The CBE will also need search engine marketing skills to find better advertising opportunities for their clients while proactively surfing the Internet to maintain damage control and positive interaction with the company’s various interpersonal contacts they have daily in the course of business,

These newly created positions can also assist in filing DMCA paperwork with search engines to have results removed which infringe on the company’s brand name or copyright or otherwise violate protections to corporations assured by the government. The government can, and does enact laws to protect the many types of properties people and companies own. But in the Internet world, the reality is that there must be a proactive stance taken in order to ensure steady revenue.

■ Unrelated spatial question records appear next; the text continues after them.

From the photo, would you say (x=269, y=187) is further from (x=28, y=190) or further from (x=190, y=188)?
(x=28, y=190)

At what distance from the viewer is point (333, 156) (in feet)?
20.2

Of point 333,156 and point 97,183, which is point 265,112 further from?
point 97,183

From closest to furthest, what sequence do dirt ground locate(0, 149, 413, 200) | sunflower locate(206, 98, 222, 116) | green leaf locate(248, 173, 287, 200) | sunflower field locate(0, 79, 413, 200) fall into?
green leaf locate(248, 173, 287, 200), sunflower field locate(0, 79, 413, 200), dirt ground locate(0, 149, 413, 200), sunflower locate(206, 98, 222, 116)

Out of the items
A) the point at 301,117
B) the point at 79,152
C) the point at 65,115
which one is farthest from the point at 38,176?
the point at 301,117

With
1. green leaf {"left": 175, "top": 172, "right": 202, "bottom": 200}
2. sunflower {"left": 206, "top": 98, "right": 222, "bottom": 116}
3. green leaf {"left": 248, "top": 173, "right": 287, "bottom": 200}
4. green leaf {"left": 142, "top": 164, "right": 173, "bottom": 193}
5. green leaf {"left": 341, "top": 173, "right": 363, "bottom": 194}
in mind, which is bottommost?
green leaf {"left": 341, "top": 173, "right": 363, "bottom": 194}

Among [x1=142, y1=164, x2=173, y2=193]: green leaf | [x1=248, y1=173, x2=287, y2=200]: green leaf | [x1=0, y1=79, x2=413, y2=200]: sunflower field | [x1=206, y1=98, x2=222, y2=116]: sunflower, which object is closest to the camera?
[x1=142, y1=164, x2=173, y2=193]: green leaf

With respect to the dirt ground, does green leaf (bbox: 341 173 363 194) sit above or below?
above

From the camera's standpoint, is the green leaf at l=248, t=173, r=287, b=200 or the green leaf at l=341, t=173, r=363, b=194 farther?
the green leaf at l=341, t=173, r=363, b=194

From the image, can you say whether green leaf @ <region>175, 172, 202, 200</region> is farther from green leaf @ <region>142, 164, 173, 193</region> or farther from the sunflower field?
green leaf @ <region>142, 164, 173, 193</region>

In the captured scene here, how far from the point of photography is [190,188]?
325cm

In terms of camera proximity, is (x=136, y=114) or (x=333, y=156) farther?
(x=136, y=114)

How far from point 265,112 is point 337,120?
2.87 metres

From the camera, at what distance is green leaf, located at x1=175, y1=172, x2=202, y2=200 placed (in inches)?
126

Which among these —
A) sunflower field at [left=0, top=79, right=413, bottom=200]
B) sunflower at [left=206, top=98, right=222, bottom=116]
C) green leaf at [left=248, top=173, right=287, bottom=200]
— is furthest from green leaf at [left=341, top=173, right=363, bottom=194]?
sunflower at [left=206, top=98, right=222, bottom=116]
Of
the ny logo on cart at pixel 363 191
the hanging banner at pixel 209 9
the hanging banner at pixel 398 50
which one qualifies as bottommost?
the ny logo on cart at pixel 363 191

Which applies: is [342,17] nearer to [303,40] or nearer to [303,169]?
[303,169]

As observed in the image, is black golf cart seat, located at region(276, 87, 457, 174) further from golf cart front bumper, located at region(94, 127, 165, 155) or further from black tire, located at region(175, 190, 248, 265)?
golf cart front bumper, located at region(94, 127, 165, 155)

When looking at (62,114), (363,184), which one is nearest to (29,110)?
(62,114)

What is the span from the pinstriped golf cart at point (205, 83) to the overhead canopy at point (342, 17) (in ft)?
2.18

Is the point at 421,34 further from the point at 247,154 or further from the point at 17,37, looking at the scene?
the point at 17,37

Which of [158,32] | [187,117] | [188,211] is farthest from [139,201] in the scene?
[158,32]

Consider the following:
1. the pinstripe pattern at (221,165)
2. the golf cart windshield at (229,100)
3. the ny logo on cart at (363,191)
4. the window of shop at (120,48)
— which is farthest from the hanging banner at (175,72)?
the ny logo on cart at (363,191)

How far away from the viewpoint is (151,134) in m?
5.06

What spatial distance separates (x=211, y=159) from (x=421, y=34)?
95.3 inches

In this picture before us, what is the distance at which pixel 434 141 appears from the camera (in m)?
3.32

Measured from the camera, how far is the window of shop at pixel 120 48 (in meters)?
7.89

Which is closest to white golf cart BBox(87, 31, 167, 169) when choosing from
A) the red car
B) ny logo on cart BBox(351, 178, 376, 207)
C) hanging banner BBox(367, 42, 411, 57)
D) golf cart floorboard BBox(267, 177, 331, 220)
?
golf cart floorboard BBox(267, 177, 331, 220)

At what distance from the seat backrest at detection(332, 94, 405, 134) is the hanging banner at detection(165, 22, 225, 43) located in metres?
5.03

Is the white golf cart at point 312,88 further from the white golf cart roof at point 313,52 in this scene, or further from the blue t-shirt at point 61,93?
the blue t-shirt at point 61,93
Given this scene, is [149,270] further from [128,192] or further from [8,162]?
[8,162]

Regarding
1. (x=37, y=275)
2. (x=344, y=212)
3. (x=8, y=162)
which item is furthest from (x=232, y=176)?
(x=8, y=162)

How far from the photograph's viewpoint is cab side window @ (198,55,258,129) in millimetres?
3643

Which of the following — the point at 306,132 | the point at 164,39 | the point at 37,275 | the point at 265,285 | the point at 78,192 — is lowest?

Google.com and the other major search engines can make the CBE’s job easy through the indexing of web pages that contain the company’s name. A search on Google for http://www.mywebsite.com will return a page with the site description, as seen in Google’s results page. Below that are five links to other information about the website.

By clicking on the bottom listed link (find web pages that contain the term “www.mywebsite.com”), a list of all the websites where the domain name is mentioned will be returned, which the CBE will need to click on each one and surf the site where the company’s name is mentioned.

From there the CBE can notate whether the site provides good publicity or bad press. Bad press comments should be noted and an individualized e-mail sent to discuss the issue. If violations of business protections (Copyright Law for instance) have been done, the letter can request that the violation be removed.

In the current environment of consumerism, where an unsatisfied customer can take their complaint to the world about any company, it is an advised best practice for corporations to exceed customer expectations by providing superior response to complaints and implementing a problem resolution process.

With the resources offered through the online world, as well as a plethora of tools at their disposal, the claim of “we didn’t know” for any Fortune500 corporation, especially those publicly held, is a sure sign of a poor and lazy management that is too far out of touch, unaware of current events, and putting on blinders to issues which can erode shareholder confidence and the value of the shares.